Strader’s has already begun growing some plants in the completed greenhouses with the hopes of having product ready for the winter season. Unlike the other wholesale centers, the third location will be devoted to perennial plants, which Barnett says require low heat and are relatively easy to grow with little technology.

Once opened, the third wholesale center is expected to boost Strader’s distribution operations. Most of the plants produced by Strader’s wholesale centers are sold at its own stores, but it also supplies other area garden centers. The company, however, is not implementing new logistics or distribution technologies at the facility, instead favoring to utilize existing systems it is familiar with.

Seasonal Shifts

Home gardening is a seasonal business. The primary planting season in Columbus lasts from May to June. By July, Strader’s growing operation is already slowing down. When fall arrives, the company moves into mums. Christmas season is soon to follow as Strader’s unloads 10 containers of artificial trees and truckloads of real evergreens delivered from tree farms in North Carolina, which has twice the growing season of Michigan trees and results in a lusher Christmas tree with deeper greens, Barnett says.

The company’s slogan is, “We change with the weather.” With every new season Strader’s becomes like an entirely new store. “It happens as quickly as we can make it happen,” Barnett says.

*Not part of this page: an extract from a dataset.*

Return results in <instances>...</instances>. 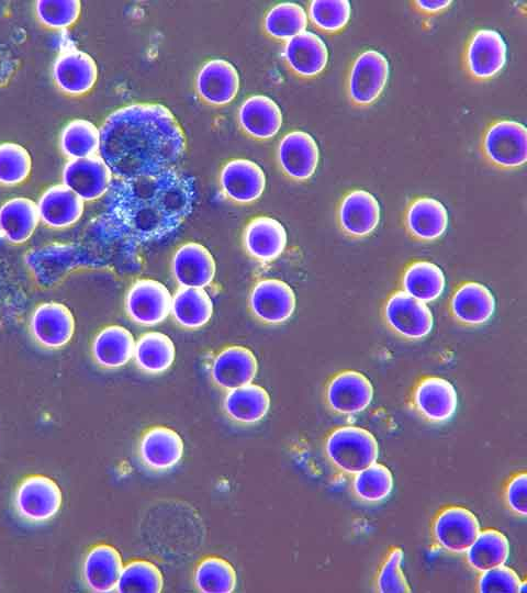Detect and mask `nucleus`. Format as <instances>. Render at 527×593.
<instances>
[{"instance_id":"7ed1b4c3","label":"nucleus","mask_w":527,"mask_h":593,"mask_svg":"<svg viewBox=\"0 0 527 593\" xmlns=\"http://www.w3.org/2000/svg\"><path fill=\"white\" fill-rule=\"evenodd\" d=\"M329 461L340 471L356 474L377 462L379 444L374 435L358 426H341L333 430L325 444Z\"/></svg>"},{"instance_id":"39448f33","label":"nucleus","mask_w":527,"mask_h":593,"mask_svg":"<svg viewBox=\"0 0 527 593\" xmlns=\"http://www.w3.org/2000/svg\"><path fill=\"white\" fill-rule=\"evenodd\" d=\"M61 504L63 493L59 485L52 478L43 474L24 478L13 496L16 514L22 519L34 524L54 518Z\"/></svg>"},{"instance_id":"2f4dec72","label":"nucleus","mask_w":527,"mask_h":593,"mask_svg":"<svg viewBox=\"0 0 527 593\" xmlns=\"http://www.w3.org/2000/svg\"><path fill=\"white\" fill-rule=\"evenodd\" d=\"M223 407L232 421L244 425L256 424L267 415L270 409V395L259 384L248 383L228 390Z\"/></svg>"},{"instance_id":"1a4fd4ad","label":"nucleus","mask_w":527,"mask_h":593,"mask_svg":"<svg viewBox=\"0 0 527 593\" xmlns=\"http://www.w3.org/2000/svg\"><path fill=\"white\" fill-rule=\"evenodd\" d=\"M507 47L502 35L490 29L479 30L470 37L464 51V67L475 80H489L505 66Z\"/></svg>"},{"instance_id":"20e7f679","label":"nucleus","mask_w":527,"mask_h":593,"mask_svg":"<svg viewBox=\"0 0 527 593\" xmlns=\"http://www.w3.org/2000/svg\"><path fill=\"white\" fill-rule=\"evenodd\" d=\"M482 153L493 166L515 169L527 160V131L525 125L513 120H500L485 130Z\"/></svg>"},{"instance_id":"49530a36","label":"nucleus","mask_w":527,"mask_h":593,"mask_svg":"<svg viewBox=\"0 0 527 593\" xmlns=\"http://www.w3.org/2000/svg\"><path fill=\"white\" fill-rule=\"evenodd\" d=\"M403 550L393 548L380 568L377 578V590L380 593H408L410 584L402 569Z\"/></svg>"},{"instance_id":"79ce46f5","label":"nucleus","mask_w":527,"mask_h":593,"mask_svg":"<svg viewBox=\"0 0 527 593\" xmlns=\"http://www.w3.org/2000/svg\"><path fill=\"white\" fill-rule=\"evenodd\" d=\"M352 490L356 496L363 502H381L393 490L392 472L386 466L374 462L356 473Z\"/></svg>"},{"instance_id":"4be33fe9","label":"nucleus","mask_w":527,"mask_h":593,"mask_svg":"<svg viewBox=\"0 0 527 593\" xmlns=\"http://www.w3.org/2000/svg\"><path fill=\"white\" fill-rule=\"evenodd\" d=\"M199 96L209 104L231 103L239 89V76L229 61L221 58L206 61L195 79Z\"/></svg>"},{"instance_id":"423d86ee","label":"nucleus","mask_w":527,"mask_h":593,"mask_svg":"<svg viewBox=\"0 0 527 593\" xmlns=\"http://www.w3.org/2000/svg\"><path fill=\"white\" fill-rule=\"evenodd\" d=\"M390 75L389 61L375 49L359 54L351 64L347 78V94L357 107L373 104L386 86Z\"/></svg>"},{"instance_id":"7c9ffc66","label":"nucleus","mask_w":527,"mask_h":593,"mask_svg":"<svg viewBox=\"0 0 527 593\" xmlns=\"http://www.w3.org/2000/svg\"><path fill=\"white\" fill-rule=\"evenodd\" d=\"M40 221L37 203L30 198L15 197L0 206V235L11 244L29 240Z\"/></svg>"},{"instance_id":"f704fd0d","label":"nucleus","mask_w":527,"mask_h":593,"mask_svg":"<svg viewBox=\"0 0 527 593\" xmlns=\"http://www.w3.org/2000/svg\"><path fill=\"white\" fill-rule=\"evenodd\" d=\"M170 312L180 326L195 329L210 321L213 303L204 289L181 287L172 296Z\"/></svg>"},{"instance_id":"f257e3e1","label":"nucleus","mask_w":527,"mask_h":593,"mask_svg":"<svg viewBox=\"0 0 527 593\" xmlns=\"http://www.w3.org/2000/svg\"><path fill=\"white\" fill-rule=\"evenodd\" d=\"M100 156L122 179L173 169L186 153V136L171 111L159 103L122 107L104 120Z\"/></svg>"},{"instance_id":"c03bdc74","label":"nucleus","mask_w":527,"mask_h":593,"mask_svg":"<svg viewBox=\"0 0 527 593\" xmlns=\"http://www.w3.org/2000/svg\"><path fill=\"white\" fill-rule=\"evenodd\" d=\"M351 7L347 0H314L309 5L312 23L323 32L337 33L344 30L350 20Z\"/></svg>"},{"instance_id":"cd10ccee","label":"nucleus","mask_w":527,"mask_h":593,"mask_svg":"<svg viewBox=\"0 0 527 593\" xmlns=\"http://www.w3.org/2000/svg\"><path fill=\"white\" fill-rule=\"evenodd\" d=\"M288 242L284 226L270 216H257L246 226L244 246L257 260L272 261L284 250Z\"/></svg>"},{"instance_id":"de8ad7c7","label":"nucleus","mask_w":527,"mask_h":593,"mask_svg":"<svg viewBox=\"0 0 527 593\" xmlns=\"http://www.w3.org/2000/svg\"><path fill=\"white\" fill-rule=\"evenodd\" d=\"M478 591L481 593H516L522 580L509 567L504 564L481 572Z\"/></svg>"},{"instance_id":"c756f323","label":"nucleus","mask_w":527,"mask_h":593,"mask_svg":"<svg viewBox=\"0 0 527 593\" xmlns=\"http://www.w3.org/2000/svg\"><path fill=\"white\" fill-rule=\"evenodd\" d=\"M242 128L257 139L273 137L282 125V113L271 98L254 94L246 99L238 111Z\"/></svg>"},{"instance_id":"a19ab883","label":"nucleus","mask_w":527,"mask_h":593,"mask_svg":"<svg viewBox=\"0 0 527 593\" xmlns=\"http://www.w3.org/2000/svg\"><path fill=\"white\" fill-rule=\"evenodd\" d=\"M307 14L294 2H281L272 7L265 18V30L273 38L288 41L304 32Z\"/></svg>"},{"instance_id":"bb28decb","label":"nucleus","mask_w":527,"mask_h":593,"mask_svg":"<svg viewBox=\"0 0 527 593\" xmlns=\"http://www.w3.org/2000/svg\"><path fill=\"white\" fill-rule=\"evenodd\" d=\"M40 220L52 228H67L83 214L85 201L63 183L47 188L37 201Z\"/></svg>"},{"instance_id":"aec40b11","label":"nucleus","mask_w":527,"mask_h":593,"mask_svg":"<svg viewBox=\"0 0 527 593\" xmlns=\"http://www.w3.org/2000/svg\"><path fill=\"white\" fill-rule=\"evenodd\" d=\"M171 269L179 286L203 289L213 281L216 264L206 247L200 243L189 242L176 250Z\"/></svg>"},{"instance_id":"4468645a","label":"nucleus","mask_w":527,"mask_h":593,"mask_svg":"<svg viewBox=\"0 0 527 593\" xmlns=\"http://www.w3.org/2000/svg\"><path fill=\"white\" fill-rule=\"evenodd\" d=\"M53 79L57 88L69 96H82L90 91L98 78L94 59L87 53L68 48L53 64Z\"/></svg>"},{"instance_id":"b1692460","label":"nucleus","mask_w":527,"mask_h":593,"mask_svg":"<svg viewBox=\"0 0 527 593\" xmlns=\"http://www.w3.org/2000/svg\"><path fill=\"white\" fill-rule=\"evenodd\" d=\"M123 560L120 551L111 545L99 544L86 555L82 563V579L86 586L96 593L115 591Z\"/></svg>"},{"instance_id":"6e6552de","label":"nucleus","mask_w":527,"mask_h":593,"mask_svg":"<svg viewBox=\"0 0 527 593\" xmlns=\"http://www.w3.org/2000/svg\"><path fill=\"white\" fill-rule=\"evenodd\" d=\"M172 296L165 284L155 279H139L128 289L125 311L138 325L154 326L167 318Z\"/></svg>"},{"instance_id":"f03ea898","label":"nucleus","mask_w":527,"mask_h":593,"mask_svg":"<svg viewBox=\"0 0 527 593\" xmlns=\"http://www.w3.org/2000/svg\"><path fill=\"white\" fill-rule=\"evenodd\" d=\"M193 179L176 168L123 179L120 209L131 233L141 240L158 239L176 231L190 214Z\"/></svg>"},{"instance_id":"8fccbe9b","label":"nucleus","mask_w":527,"mask_h":593,"mask_svg":"<svg viewBox=\"0 0 527 593\" xmlns=\"http://www.w3.org/2000/svg\"><path fill=\"white\" fill-rule=\"evenodd\" d=\"M451 1L447 0H418L414 1L415 9L424 14H437L449 8Z\"/></svg>"},{"instance_id":"9b49d317","label":"nucleus","mask_w":527,"mask_h":593,"mask_svg":"<svg viewBox=\"0 0 527 593\" xmlns=\"http://www.w3.org/2000/svg\"><path fill=\"white\" fill-rule=\"evenodd\" d=\"M30 332L42 347L59 349L74 336L75 317L65 304L44 302L37 305L31 315Z\"/></svg>"},{"instance_id":"58836bf2","label":"nucleus","mask_w":527,"mask_h":593,"mask_svg":"<svg viewBox=\"0 0 527 593\" xmlns=\"http://www.w3.org/2000/svg\"><path fill=\"white\" fill-rule=\"evenodd\" d=\"M193 580L197 590L202 593H232L236 588L237 575L227 560L210 556L198 563Z\"/></svg>"},{"instance_id":"ddd939ff","label":"nucleus","mask_w":527,"mask_h":593,"mask_svg":"<svg viewBox=\"0 0 527 593\" xmlns=\"http://www.w3.org/2000/svg\"><path fill=\"white\" fill-rule=\"evenodd\" d=\"M480 532L476 516L462 506H449L442 510L433 525L436 544L451 553H463L474 541Z\"/></svg>"},{"instance_id":"412c9836","label":"nucleus","mask_w":527,"mask_h":593,"mask_svg":"<svg viewBox=\"0 0 527 593\" xmlns=\"http://www.w3.org/2000/svg\"><path fill=\"white\" fill-rule=\"evenodd\" d=\"M184 444L172 428L154 426L144 433L138 445L142 462L154 471H167L179 463Z\"/></svg>"},{"instance_id":"393cba45","label":"nucleus","mask_w":527,"mask_h":593,"mask_svg":"<svg viewBox=\"0 0 527 593\" xmlns=\"http://www.w3.org/2000/svg\"><path fill=\"white\" fill-rule=\"evenodd\" d=\"M495 298L480 282H466L452 294L450 312L453 318L467 326H479L491 320L495 312Z\"/></svg>"},{"instance_id":"dca6fc26","label":"nucleus","mask_w":527,"mask_h":593,"mask_svg":"<svg viewBox=\"0 0 527 593\" xmlns=\"http://www.w3.org/2000/svg\"><path fill=\"white\" fill-rule=\"evenodd\" d=\"M319 149L316 141L306 132L292 131L285 134L278 146V161L282 171L291 179H310L318 165Z\"/></svg>"},{"instance_id":"c9c22d12","label":"nucleus","mask_w":527,"mask_h":593,"mask_svg":"<svg viewBox=\"0 0 527 593\" xmlns=\"http://www.w3.org/2000/svg\"><path fill=\"white\" fill-rule=\"evenodd\" d=\"M445 286L442 270L427 260L414 261L404 270L402 277L403 291L424 303L437 300L442 294Z\"/></svg>"},{"instance_id":"09e8293b","label":"nucleus","mask_w":527,"mask_h":593,"mask_svg":"<svg viewBox=\"0 0 527 593\" xmlns=\"http://www.w3.org/2000/svg\"><path fill=\"white\" fill-rule=\"evenodd\" d=\"M505 499L508 507L516 514L525 517L527 514V475L525 472L516 474L507 484Z\"/></svg>"},{"instance_id":"4c0bfd02","label":"nucleus","mask_w":527,"mask_h":593,"mask_svg":"<svg viewBox=\"0 0 527 593\" xmlns=\"http://www.w3.org/2000/svg\"><path fill=\"white\" fill-rule=\"evenodd\" d=\"M59 148L69 159L96 156L100 149V130L88 120H71L60 132Z\"/></svg>"},{"instance_id":"2eb2a0df","label":"nucleus","mask_w":527,"mask_h":593,"mask_svg":"<svg viewBox=\"0 0 527 593\" xmlns=\"http://www.w3.org/2000/svg\"><path fill=\"white\" fill-rule=\"evenodd\" d=\"M372 398L373 387L370 380L355 370L337 373L326 388L328 406L341 415H354L365 411Z\"/></svg>"},{"instance_id":"ea45409f","label":"nucleus","mask_w":527,"mask_h":593,"mask_svg":"<svg viewBox=\"0 0 527 593\" xmlns=\"http://www.w3.org/2000/svg\"><path fill=\"white\" fill-rule=\"evenodd\" d=\"M164 577L159 568L147 560H132L123 566L115 591L120 593H160Z\"/></svg>"},{"instance_id":"473e14b6","label":"nucleus","mask_w":527,"mask_h":593,"mask_svg":"<svg viewBox=\"0 0 527 593\" xmlns=\"http://www.w3.org/2000/svg\"><path fill=\"white\" fill-rule=\"evenodd\" d=\"M135 339L132 333L120 325H110L101 329L91 346L94 361L105 369L125 366L134 355Z\"/></svg>"},{"instance_id":"6ab92c4d","label":"nucleus","mask_w":527,"mask_h":593,"mask_svg":"<svg viewBox=\"0 0 527 593\" xmlns=\"http://www.w3.org/2000/svg\"><path fill=\"white\" fill-rule=\"evenodd\" d=\"M413 403L425 419L431 423H444L455 415L458 395L448 380L440 377H427L416 385Z\"/></svg>"},{"instance_id":"37998d69","label":"nucleus","mask_w":527,"mask_h":593,"mask_svg":"<svg viewBox=\"0 0 527 593\" xmlns=\"http://www.w3.org/2000/svg\"><path fill=\"white\" fill-rule=\"evenodd\" d=\"M32 169L31 155L16 143L0 144V184L18 186L24 182Z\"/></svg>"},{"instance_id":"9d476101","label":"nucleus","mask_w":527,"mask_h":593,"mask_svg":"<svg viewBox=\"0 0 527 593\" xmlns=\"http://www.w3.org/2000/svg\"><path fill=\"white\" fill-rule=\"evenodd\" d=\"M112 176L108 164L98 155L70 159L61 172L63 184L83 201H94L103 197L111 186Z\"/></svg>"},{"instance_id":"0eeeda50","label":"nucleus","mask_w":527,"mask_h":593,"mask_svg":"<svg viewBox=\"0 0 527 593\" xmlns=\"http://www.w3.org/2000/svg\"><path fill=\"white\" fill-rule=\"evenodd\" d=\"M383 315L388 326L406 339H422L431 332L434 326L433 312L428 305L403 290L389 296Z\"/></svg>"},{"instance_id":"72a5a7b5","label":"nucleus","mask_w":527,"mask_h":593,"mask_svg":"<svg viewBox=\"0 0 527 593\" xmlns=\"http://www.w3.org/2000/svg\"><path fill=\"white\" fill-rule=\"evenodd\" d=\"M134 360L145 373L159 374L168 370L176 357L175 344L160 332H148L135 343Z\"/></svg>"},{"instance_id":"5701e85b","label":"nucleus","mask_w":527,"mask_h":593,"mask_svg":"<svg viewBox=\"0 0 527 593\" xmlns=\"http://www.w3.org/2000/svg\"><path fill=\"white\" fill-rule=\"evenodd\" d=\"M257 371L258 361L249 348L229 346L215 356L211 376L217 387L228 391L251 383Z\"/></svg>"},{"instance_id":"f3484780","label":"nucleus","mask_w":527,"mask_h":593,"mask_svg":"<svg viewBox=\"0 0 527 593\" xmlns=\"http://www.w3.org/2000/svg\"><path fill=\"white\" fill-rule=\"evenodd\" d=\"M380 204L369 191L356 189L339 203L337 219L340 230L348 236L361 238L370 235L380 222Z\"/></svg>"},{"instance_id":"c85d7f7f","label":"nucleus","mask_w":527,"mask_h":593,"mask_svg":"<svg viewBox=\"0 0 527 593\" xmlns=\"http://www.w3.org/2000/svg\"><path fill=\"white\" fill-rule=\"evenodd\" d=\"M405 226L418 240L438 239L448 226V212L437 199L422 197L413 200L405 212Z\"/></svg>"},{"instance_id":"f8f14e48","label":"nucleus","mask_w":527,"mask_h":593,"mask_svg":"<svg viewBox=\"0 0 527 593\" xmlns=\"http://www.w3.org/2000/svg\"><path fill=\"white\" fill-rule=\"evenodd\" d=\"M296 305L292 288L280 279L258 281L249 295L253 314L267 324H282L294 313Z\"/></svg>"},{"instance_id":"a18cd8bd","label":"nucleus","mask_w":527,"mask_h":593,"mask_svg":"<svg viewBox=\"0 0 527 593\" xmlns=\"http://www.w3.org/2000/svg\"><path fill=\"white\" fill-rule=\"evenodd\" d=\"M79 0H38L35 3L36 16L42 24L51 29L71 26L79 18Z\"/></svg>"},{"instance_id":"a878e982","label":"nucleus","mask_w":527,"mask_h":593,"mask_svg":"<svg viewBox=\"0 0 527 593\" xmlns=\"http://www.w3.org/2000/svg\"><path fill=\"white\" fill-rule=\"evenodd\" d=\"M283 57L289 68L296 75L312 78L325 69L328 51L317 34L304 31L285 42Z\"/></svg>"},{"instance_id":"e433bc0d","label":"nucleus","mask_w":527,"mask_h":593,"mask_svg":"<svg viewBox=\"0 0 527 593\" xmlns=\"http://www.w3.org/2000/svg\"><path fill=\"white\" fill-rule=\"evenodd\" d=\"M467 562L478 572H483L505 564L509 557V542L500 530L487 528L480 530L467 549Z\"/></svg>"},{"instance_id":"a211bd4d","label":"nucleus","mask_w":527,"mask_h":593,"mask_svg":"<svg viewBox=\"0 0 527 593\" xmlns=\"http://www.w3.org/2000/svg\"><path fill=\"white\" fill-rule=\"evenodd\" d=\"M220 183L224 194L232 201L250 203L261 197L266 187V176L255 161L238 158L224 165Z\"/></svg>"}]
</instances>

Seasonal rotations are not only a reaction to shifting demand, but also an opportunity to introduce new products. That became even more important as Strader’s expanded its lineup from flowers and shrubbery to encompass the entire yard. Gas grills were one product the company began to carry as part of a trial following a seasonal turnover. Now grills are one of its biggest sellers and Strader’s strives to stay relevant by offering the latest grilling products, such as the popular Big Green Egg.

With the next seasonal change, Strader’s plans to begin offering pet supplies. Barnett says customer reaction will determine whether Strader’s keeps pet items around or expands it further in the future. “We just noticed the trend is going that way, people like their animals,” he adds.

Like its products, Strader’s employees are mostly seasonal. The company has around 125 full-time staff members between its six stores and two wholesale centers. That number jumps to as many as 300 when factoring in part-time summer workers, many of whom are college and high school students working over the break between school years. As a result, Barnett’s decades-long tenure with the company is an exception to the typical short-term employment for most workers.

But those full-time workers who do have longtime experience are the people who make the biggest difference at the company. They are the ones who customers rely on for expert knowledge. Barnett says Strader’s approach is that if a customer comes in and wants something, it is not necessarily what they should have. Some people are prone to coming into the store, looking at a label and then buying the product without considering how it fits their garden’s situation. Then they get home and wonder why it doesn’t work.

Strader’s experts can bridge that knowledge by helping customers find the right products for their applications, even going so far as to have customers come back with lawn samples or captured bugs to diagnose the issue. It’s a level of service that customers have come to rely on. Many regulars now come into their local Strader’s Garden Center and ask when a specific employee is working next because they trust that person to answer their questions.

In addition to serving as the local resource for all things lawn and garden, Strader’s participates in community outreach efforts. In recent years, the company has supported Columbus-area organizations and programs such as community gardens, Habitat for Humanity, the London Correctional Institution and Marion Correctional Institution prisons and the Tolles Technical Center.

Strader’s is focused on growing one step at a time and does not want to overexert itself with expansion. Barnett says the company would like to open more retail locations – likely in the region north of Columbus – but that it first needs to have more control over the products it sells. With the third wholesale and growing facility nearly ready to open, the company is on its way toward reaching that goal.